> [DIRECTIVE 1]:
In the passage on the Iranian community in Bukhara, to which city was Reza Qoli ordered by his father to retreat after suffering heavy losses?
> [DIRECTIVE 2]:
Resume the passage on the Iranian community in Bukhara, continuing from its final sentence.

> [SOURCE DOCUMENT]:
-- Start --

In particular, the formation of the Iranian community in Bukhara was based on several factors:

they arrived as merchants and settled;

they were brought as captives;

they were purchased as slaves;

they remained as victors;

they came due to unrest and in search of work.

T. Fayziyev, in his research, provides a detailed analysis of the importation of Iranian slaves into

Bukhara. In particular, in the 15th century, during the Timurid period and under Abdullah Khan

II, a fatwa issued by Mulla Shamsiddin – along with subsequent fatwas related to the

enslavement and sale of Iranian Shiites – is confirmed by various sources [1].

Main Findings

As mentioned above, the survival of some Iranians in Bukhara is connected to the invasions of

Nadir Shah into the Bukhara Khanate. Initially, in July 1737, Nadir Shah’s son, Reza Qoli,

disobeyed his father's orders and launched an attack on the territory of Mawarannahr

(Transoxania), reaching as far as Karshi. However, after suffering heavy losses, he was ordered

by his father to retreat to Balkh [2,3]. In the following periods, this city became one of the main

trade centers for Iranians.

The second time Nadir Shah crossed the Amu Darya was on September 6, 1740 (۱۴ ىدامج هيناثلا

۱۱۵۳), when he met with Hakimbiy-Ataliq and convinced him of his good intentions toward

Abulfayz Khan. On November 11 of the same year, Nadir Shah approached Bukhara via Karakul.

-- End --

> [DATA EXTRACT]:
-- Start --

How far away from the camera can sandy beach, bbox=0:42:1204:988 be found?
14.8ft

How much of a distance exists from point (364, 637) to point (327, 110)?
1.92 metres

-- End --

> [FINAL ANSWER 1]:
Balkh

> [FINAL ANSWER 2]:
According to the agreement in the Chor-Bakr area, the eastern side of the Amu Darya remained

under the control of Abulfayz Khan. However, 20,000 Turkmens and Uzbeks [4,5] were forced

to enlist in Nadir Shah’s army [6]. One of Abulfayz Khan’s daughters was given to Nadir Shah’s

harem, and another to Alikuli Mirza. They agreed that the Amu Darya would be the boundary

between them. At that time, Nadir Shah, eager for various riches, sent his troops led by Lutfali

Khan to Samarkand. They took the jade tombstone of Amir Temur and the iron gates of his

mausoleum to Mashhad [7]. Later, due to unrest in the administration of Bukhara, Nadir Shah

sent troops there several times. After Nadir Shah’s death in Iran, part of his army (Afshars,

Qajars, Kurds, etc.) remained in Bukhara and settled in the Afshar quarter in the southeastern

part of the city [8]. Muhammad Rahim Khan, who seized power in Bukhara, continued Nadir

Shah’s style of rule [9]. He replaced the emirs of various provinces and beyliks. During this

period, he appointed the first Iranian servant to the position of Kushbegi.

During the reign of Emir Shahmurad Jannatmakon (1785–1800), the event in Merv is mentioned

in nearly all contemporary sources on relations with Iran. Even in John Malcolm’s work on the

history of Iran from this period (published in London in 1815), 19 pages are devoted to the

activities of the emir [10]. The author notes that these events were known to several people of his

time, particularly to Bayram Ali Khan (whose father was from the Qajar family and mother from

the Salur Turkmen tribe) and his son Haji Muhammad Husayn Khan.

In the year 1200 AH (1785 AD), Emir Shahmurad captured Merv-Shahidjon (Shah Jahan –

“Royal World”). Mirzo Sodiq Munshi describes this event with the phrase:

"رس ملا تفرگ و هب یاپ راد تخادنا"

(

sar g‘ulom griftu bepoyi dor andoxt

– “took the head of the

slave

and

threw

it

at

the

foot

of

the

gallows”

U.R.).

From this chronogram, the year 1785 is deduced [11].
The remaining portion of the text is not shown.